Saved data entries:
==================================================
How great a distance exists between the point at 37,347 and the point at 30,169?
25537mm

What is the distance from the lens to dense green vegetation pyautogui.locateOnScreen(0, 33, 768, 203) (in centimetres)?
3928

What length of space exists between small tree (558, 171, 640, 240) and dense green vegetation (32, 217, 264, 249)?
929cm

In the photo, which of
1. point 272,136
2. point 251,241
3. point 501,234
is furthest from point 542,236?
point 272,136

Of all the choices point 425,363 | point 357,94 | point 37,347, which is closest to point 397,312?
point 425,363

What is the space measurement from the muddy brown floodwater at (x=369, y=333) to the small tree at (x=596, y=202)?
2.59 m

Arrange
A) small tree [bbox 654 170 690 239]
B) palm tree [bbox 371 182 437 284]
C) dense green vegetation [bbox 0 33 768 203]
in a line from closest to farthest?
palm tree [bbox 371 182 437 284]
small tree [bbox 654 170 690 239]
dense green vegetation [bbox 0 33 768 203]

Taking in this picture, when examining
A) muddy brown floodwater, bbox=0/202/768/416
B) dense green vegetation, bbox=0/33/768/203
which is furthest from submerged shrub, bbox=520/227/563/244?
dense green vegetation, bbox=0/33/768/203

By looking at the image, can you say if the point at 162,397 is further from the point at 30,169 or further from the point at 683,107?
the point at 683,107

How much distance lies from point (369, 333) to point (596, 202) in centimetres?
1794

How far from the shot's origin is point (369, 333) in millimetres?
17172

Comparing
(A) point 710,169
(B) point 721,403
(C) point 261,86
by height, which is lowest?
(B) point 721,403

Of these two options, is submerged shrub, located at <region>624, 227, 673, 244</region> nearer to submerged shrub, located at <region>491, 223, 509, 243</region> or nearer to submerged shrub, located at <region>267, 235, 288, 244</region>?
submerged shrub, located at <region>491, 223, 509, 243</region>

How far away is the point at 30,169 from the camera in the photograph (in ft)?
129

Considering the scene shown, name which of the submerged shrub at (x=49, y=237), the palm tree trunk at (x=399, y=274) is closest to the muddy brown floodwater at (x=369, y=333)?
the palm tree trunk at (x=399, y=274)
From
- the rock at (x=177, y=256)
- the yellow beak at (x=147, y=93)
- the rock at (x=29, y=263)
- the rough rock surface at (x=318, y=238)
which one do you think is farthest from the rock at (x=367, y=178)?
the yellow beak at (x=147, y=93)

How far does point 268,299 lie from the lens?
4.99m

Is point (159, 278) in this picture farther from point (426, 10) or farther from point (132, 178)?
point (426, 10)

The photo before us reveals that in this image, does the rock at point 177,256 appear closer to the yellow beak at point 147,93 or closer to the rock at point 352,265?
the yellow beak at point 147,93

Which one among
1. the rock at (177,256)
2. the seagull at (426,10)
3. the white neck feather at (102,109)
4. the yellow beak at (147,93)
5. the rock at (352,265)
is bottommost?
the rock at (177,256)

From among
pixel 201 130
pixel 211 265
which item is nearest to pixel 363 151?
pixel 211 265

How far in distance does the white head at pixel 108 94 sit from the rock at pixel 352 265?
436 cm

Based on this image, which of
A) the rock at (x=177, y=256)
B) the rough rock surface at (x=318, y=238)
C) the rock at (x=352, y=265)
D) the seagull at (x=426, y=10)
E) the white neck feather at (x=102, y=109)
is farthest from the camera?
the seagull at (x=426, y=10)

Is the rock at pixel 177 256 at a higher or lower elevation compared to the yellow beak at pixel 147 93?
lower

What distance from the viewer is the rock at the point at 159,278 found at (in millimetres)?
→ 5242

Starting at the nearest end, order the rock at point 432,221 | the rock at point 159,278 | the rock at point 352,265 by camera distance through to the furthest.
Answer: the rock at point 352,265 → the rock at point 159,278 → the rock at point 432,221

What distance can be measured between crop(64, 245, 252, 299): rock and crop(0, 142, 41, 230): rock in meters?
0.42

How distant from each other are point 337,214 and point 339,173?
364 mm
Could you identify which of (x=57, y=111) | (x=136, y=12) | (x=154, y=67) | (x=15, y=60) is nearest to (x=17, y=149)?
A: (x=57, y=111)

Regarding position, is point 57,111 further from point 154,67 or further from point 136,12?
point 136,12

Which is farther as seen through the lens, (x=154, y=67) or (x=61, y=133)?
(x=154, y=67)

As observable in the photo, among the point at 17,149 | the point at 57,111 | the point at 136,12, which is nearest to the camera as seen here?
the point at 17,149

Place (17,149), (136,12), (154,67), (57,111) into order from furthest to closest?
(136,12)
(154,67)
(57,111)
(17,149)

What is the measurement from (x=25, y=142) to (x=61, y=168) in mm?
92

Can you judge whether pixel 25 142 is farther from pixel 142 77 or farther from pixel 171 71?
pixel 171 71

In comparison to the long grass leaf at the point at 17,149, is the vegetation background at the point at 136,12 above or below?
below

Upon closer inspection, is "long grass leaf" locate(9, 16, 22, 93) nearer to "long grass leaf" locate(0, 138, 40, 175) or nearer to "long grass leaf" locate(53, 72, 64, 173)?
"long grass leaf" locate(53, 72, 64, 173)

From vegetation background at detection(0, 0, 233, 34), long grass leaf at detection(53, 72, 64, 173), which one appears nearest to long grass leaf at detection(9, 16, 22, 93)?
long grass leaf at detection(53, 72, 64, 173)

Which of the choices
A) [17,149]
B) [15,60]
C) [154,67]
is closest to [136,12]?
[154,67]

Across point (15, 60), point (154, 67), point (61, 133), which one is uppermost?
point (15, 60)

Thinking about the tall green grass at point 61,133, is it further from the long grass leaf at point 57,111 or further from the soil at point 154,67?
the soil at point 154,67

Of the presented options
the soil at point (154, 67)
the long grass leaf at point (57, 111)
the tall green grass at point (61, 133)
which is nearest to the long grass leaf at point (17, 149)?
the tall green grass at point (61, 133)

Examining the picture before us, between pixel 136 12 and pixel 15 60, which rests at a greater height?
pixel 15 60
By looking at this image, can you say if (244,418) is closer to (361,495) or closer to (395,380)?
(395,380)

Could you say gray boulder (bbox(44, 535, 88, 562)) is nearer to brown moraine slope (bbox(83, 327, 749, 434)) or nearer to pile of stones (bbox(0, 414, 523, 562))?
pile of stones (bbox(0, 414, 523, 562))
==================================================
Written task —
Copy the rows word for word, starting with the line that contains "Which of the choices" and going on through the last line of the rows.

Output for this exercise —
Which of the choices
A) [17,149]
B) [15,60]
C) [154,67]
is closest to [136,12]?
[154,67]

Across point (15, 60), point (154, 67), point (61, 133), which one is uppermost?
point (15, 60)

Thinking about the tall green grass at point 61,133, is it further from the long grass leaf at point 57,111 or further from the soil at point 154,67?
the soil at point 154,67

Of the presented options
the soil at point (154, 67)
the long grass leaf at point (57, 111)
the tall green grass at point (61, 133)
which is nearest to the long grass leaf at point (17, 149)?
the tall green grass at point (61, 133)

Examining the picture before us, between pixel 136 12 and pixel 15 60, which rests at a greater height?
pixel 15 60
By looking at this image, can you say if (244,418) is closer to (361,495) or closer to (395,380)?
(395,380)

Could you say gray boulder (bbox(44, 535, 88, 562)) is nearer to brown moraine slope (bbox(83, 327, 749, 434)) or nearer to pile of stones (bbox(0, 414, 523, 562))?
pile of stones (bbox(0, 414, 523, 562))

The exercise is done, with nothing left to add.